◆ Excerpt provided:
- Also known as: Tenali Rama
- Genre: cartoon
- Written by: Ariel Prendergast
- Creative director: Roger Dondis
- Country of origin: India
- Original languages: Hindi; English;
- No. of episodes: 26

Production
- Running time: 11 minutes
- Production company: Toonz India Ltd

Original release
- Release: 14 June – 13 December 2003

= The Adventures of Tenali Raman =

The Adventures of Tenali Raman is an Indian animated television series that premiered on Cartoon Network India on 14 June 2003. It was produced by Toonz Animation Studios, Trivandrum. Promoted with the tagline "Get Ready for the Rama Effect", the series aired every Saturday and Sunday on Cartoon Network in India.

The Adventures of Tenali Rama is the first Indian animated television series. It was available in English and Hindi languages on Cartoon Network. Shortly after that, it was made available in Tamil (Original dub for Cartoon Network) and also dubbed in Malayalam which was telecasted on Asianet in the same year but got stopped abruptly. It was redubbed once again in Tamil, Malayalam and Kannada when it was aired on Chutti TV, Kochu TV and Chintu TV respectively.

◆ Your tasks:
1. In the article on The Adventures of Tenali Raman, which channel did the series premiere on, and on what date?
2. Translate this sentence from the article on The Adventures of Tenali Raman into Spanish: "It was produced by Toonz Animation Studios, Trivandrum."
3. Pick up the article on The Adventures of Tenali Raman after its final sentence and write the next part.
The records after this point come from a separate source.

◆ Data listing:
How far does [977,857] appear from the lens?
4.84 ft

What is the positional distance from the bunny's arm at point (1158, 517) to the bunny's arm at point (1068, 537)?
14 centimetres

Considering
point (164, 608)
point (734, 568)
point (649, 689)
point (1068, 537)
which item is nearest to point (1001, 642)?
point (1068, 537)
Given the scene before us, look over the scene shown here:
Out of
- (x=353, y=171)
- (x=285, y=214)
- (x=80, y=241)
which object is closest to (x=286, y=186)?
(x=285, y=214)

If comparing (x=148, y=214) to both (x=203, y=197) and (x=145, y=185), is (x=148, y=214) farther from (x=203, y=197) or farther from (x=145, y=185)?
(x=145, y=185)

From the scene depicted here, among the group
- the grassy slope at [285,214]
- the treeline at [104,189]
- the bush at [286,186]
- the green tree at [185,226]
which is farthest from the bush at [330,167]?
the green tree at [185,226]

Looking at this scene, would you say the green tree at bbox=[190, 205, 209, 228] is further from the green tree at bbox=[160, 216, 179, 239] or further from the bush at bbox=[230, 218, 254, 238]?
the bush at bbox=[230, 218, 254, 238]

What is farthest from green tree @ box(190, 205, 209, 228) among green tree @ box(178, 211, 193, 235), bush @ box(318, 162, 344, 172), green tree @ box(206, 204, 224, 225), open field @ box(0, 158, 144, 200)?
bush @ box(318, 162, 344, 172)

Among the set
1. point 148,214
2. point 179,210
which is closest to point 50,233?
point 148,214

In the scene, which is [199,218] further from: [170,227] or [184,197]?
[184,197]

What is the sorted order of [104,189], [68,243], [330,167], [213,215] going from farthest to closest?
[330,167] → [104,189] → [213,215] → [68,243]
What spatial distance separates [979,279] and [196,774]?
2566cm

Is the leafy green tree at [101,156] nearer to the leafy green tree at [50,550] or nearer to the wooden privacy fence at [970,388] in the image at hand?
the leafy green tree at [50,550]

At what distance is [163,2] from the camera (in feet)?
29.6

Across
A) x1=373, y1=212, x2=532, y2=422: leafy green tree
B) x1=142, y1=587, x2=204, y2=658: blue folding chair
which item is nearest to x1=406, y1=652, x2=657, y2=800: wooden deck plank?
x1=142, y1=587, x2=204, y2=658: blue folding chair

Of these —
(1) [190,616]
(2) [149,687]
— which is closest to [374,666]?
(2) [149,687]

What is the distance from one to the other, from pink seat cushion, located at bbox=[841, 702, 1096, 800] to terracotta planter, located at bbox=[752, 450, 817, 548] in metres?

◆ Responses for each task:
1. It premiered on Cartoon Network India on 14 June 2003.

2. Fue producida por Toonz Animation Studios, Trivandrum.

3.
== Creation ==
Tenali Rama is a part of the Cartoon Network's localisation strategy for India. It was the fourth Indian produced animated series acquired by the network. Talking about the reasons for acquiring such India-centric animated series, Ian Diamond, senior vice-president and general manager, Turner Entertainment Networks Asia, said, "Providing content based on the Indian story-telling heritage is a critical mandate for Cartoon Network in its mission to contextualise the Network for our Indian audiences."

Roger Dondis, the creative director of the Tenali Raman series, recalled: "When I landed at the Toonz Animation Studios in 2001 they had the basic idea and several drawings. The folk tales of Tenali Raman were very short and many of them were not appropriate for modern cartoons so the scriptwriter Arial Prendergast had to take the basic idea and stretch it out. And we had to constantly hold meetings with our Indian colleagues to get the nuances just right."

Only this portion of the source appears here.